Yeah--it sounds like the consensus is that sugar adding is not for newbies.  I'll wait to try that. I will find an apron today! I had thought of that then didn't pick one up when I was supply shopping. 

I was thinking though, that the less time the lye water has to sit around before being added to the oils, the safer. I was planning on preparing oils first, then adding the lye to ice water to reduce the time I have to wait for it to cool. Is there any reason I wouldn't want to use ice water?


----------



## Obsidian (Jul 11, 2015)

Another thing to keep in mind is oils with short shelf life can cause your soap to go rancid faster. Some of these are grapeseed, canola, corn and soy. I would totally drop the grape seed and replace it with olive. This is my favorite recipe, I superfat at 8%

lard 50%
Olive oil 25%
coconut 20%
castor 5%

You can add your lye to ice water but it will still heat up quite a bit. The only time I've not had my lye solution heat up was when I added the lye 1 tsp at a time over a 15 minute period. Its easier to just mix it up and let it cool in the fridge.


----------



## not_ally (Jul 11, 2015)

It really helps when you attach the recipe, good for you!  The only thing I would add to your notes is your colorants, if you are going to use them.  They may end up being a particularly nice combo, and you won't remember what you used unless you do.  Like you, I use evernote, and before I start to make the soap, I print off two copies, set one aside so that I can keep it with the batch as it cures/gets stored, and one with me when I am soaping.  

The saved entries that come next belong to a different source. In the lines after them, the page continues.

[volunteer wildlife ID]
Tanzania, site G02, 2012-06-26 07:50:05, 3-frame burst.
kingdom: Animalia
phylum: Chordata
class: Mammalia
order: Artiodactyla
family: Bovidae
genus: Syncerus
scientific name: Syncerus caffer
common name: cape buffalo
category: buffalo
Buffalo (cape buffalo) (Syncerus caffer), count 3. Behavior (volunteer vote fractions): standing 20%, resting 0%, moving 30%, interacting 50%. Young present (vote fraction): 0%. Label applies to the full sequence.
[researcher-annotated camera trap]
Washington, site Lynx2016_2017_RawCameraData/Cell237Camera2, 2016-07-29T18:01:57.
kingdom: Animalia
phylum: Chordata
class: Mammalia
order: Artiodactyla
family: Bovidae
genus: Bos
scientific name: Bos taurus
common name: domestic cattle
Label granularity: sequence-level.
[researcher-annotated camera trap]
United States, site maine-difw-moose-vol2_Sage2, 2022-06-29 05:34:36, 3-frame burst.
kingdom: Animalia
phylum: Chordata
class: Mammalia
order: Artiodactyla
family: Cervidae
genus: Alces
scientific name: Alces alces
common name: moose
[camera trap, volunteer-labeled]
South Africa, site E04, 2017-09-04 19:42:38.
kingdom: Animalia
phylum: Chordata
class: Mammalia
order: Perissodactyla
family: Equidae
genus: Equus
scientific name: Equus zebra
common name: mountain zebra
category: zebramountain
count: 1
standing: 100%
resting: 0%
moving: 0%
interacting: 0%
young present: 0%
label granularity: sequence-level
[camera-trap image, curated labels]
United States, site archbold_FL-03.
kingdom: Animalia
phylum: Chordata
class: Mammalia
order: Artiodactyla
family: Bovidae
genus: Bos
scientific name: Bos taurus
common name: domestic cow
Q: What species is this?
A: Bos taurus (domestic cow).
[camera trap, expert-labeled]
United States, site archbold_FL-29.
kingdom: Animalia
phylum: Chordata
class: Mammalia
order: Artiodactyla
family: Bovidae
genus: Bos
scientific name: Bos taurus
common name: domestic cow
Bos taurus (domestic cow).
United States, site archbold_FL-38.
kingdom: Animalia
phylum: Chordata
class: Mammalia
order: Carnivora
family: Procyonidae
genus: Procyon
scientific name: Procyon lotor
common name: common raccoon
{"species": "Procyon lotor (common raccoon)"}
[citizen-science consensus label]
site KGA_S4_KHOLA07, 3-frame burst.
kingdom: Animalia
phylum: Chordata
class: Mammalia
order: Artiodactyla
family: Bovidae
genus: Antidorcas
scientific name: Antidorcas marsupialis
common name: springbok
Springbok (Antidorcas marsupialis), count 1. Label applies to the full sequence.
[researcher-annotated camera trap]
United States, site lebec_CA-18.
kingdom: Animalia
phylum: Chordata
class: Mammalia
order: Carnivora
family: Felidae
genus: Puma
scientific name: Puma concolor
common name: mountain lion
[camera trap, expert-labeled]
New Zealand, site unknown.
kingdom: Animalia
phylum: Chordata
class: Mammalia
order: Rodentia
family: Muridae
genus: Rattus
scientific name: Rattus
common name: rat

Like Susie I prepare everything in advance, and check items off as I  prepare/add them.  This is really helpful when you are absent minded like me and can't remember if you added that first oil or not!  If there is stuff that I think might be an issue while I am soaping, I make a note of it (eg: "first use of beer, potential overheater.  Freeze mold prior to use.  If acceleration too rapid forget plans to color/separate portion for foam top, just pour into the mold. No gel, freezer/fridge.") 

Also, I keep adding to the note, after pour, on cutting, and as the cure progresses.


----------



## mandy318 (Jul 11, 2015)

Obsidian said:


> Another thing to keep in mind is oils with short shelf life can cause your soap to go rancid faster. Some of these are grapeseed, canola, corn and soy. I would totally drop the grape seed and replace it with olive. This is my favorite recipe, I superfat at 8%
> 
> lard 50%
> Olive oil 25%
> ...


 
What do you think I can expect in the way of shelf life? I'll let this cure and I'll try it first, then I'll likely give most of this away to family members to try and get their opinions. So it won't set around unused for long!

Updated recipe with Susie's suggestions...



not_ally said:


> It really helps when you attach the recipe, good for you! The only thing I would add to your notes is your colorants, if you are going to use them. They may end up being a particularly nice combo, and you won't remember what you used unless you do. Like you, I use evernote, and before I start to make the soap, I print off two copies, set one aside so that I can keep it with the batch as it cures/gets stored, and one with me when I am soaping.
> 
> Like Susie I prepare everything in advance, and check items off as I prepare/add them. This is really helpful when you are absent minded like me and can't remember if you added that first oil or not! If there is stuff that I think might be an issue while I am soaping, I make a note of it (eg: "first use of beer, potential overheater. Freeze mold prior to use. If acceleration too rapid forget plans to color/separate portion for foam top, just pour into the mold. No gel, freezer/fridge.")
> 
> Also, I keep adding to the note, after pour, on cutting, and as the cure progresses.


 
I hadn't planned on using any colorants--I think I'm more worried with a solid recipe first, and honestly, I like the look of a bar without any colorants. I think I'll save that for after I have a few batches under my belt. I also really have not read up on colorants at all, so I don't even know where to start! I used turmeric to color a m&p soap I did, but idk if that works for cp.


----------



## TheDragonGirl (Jul 11, 2015)

mandy318 said:


> Yeah--it sounds like the consensus is that sugar adding is not for newbies.  I'll wait to try that. I will find an apron today! I had thought of that then didn't pick one up when I was supply shopping.
> 
> I was thinking though, that the less time the lye water has to sit around before being added to the oils, the safer. I was planning on preparing oils first, then adding the lye to ice water to reduce the time I have to wait for it to cool. Is there any reason I wouldn't want to use ice water?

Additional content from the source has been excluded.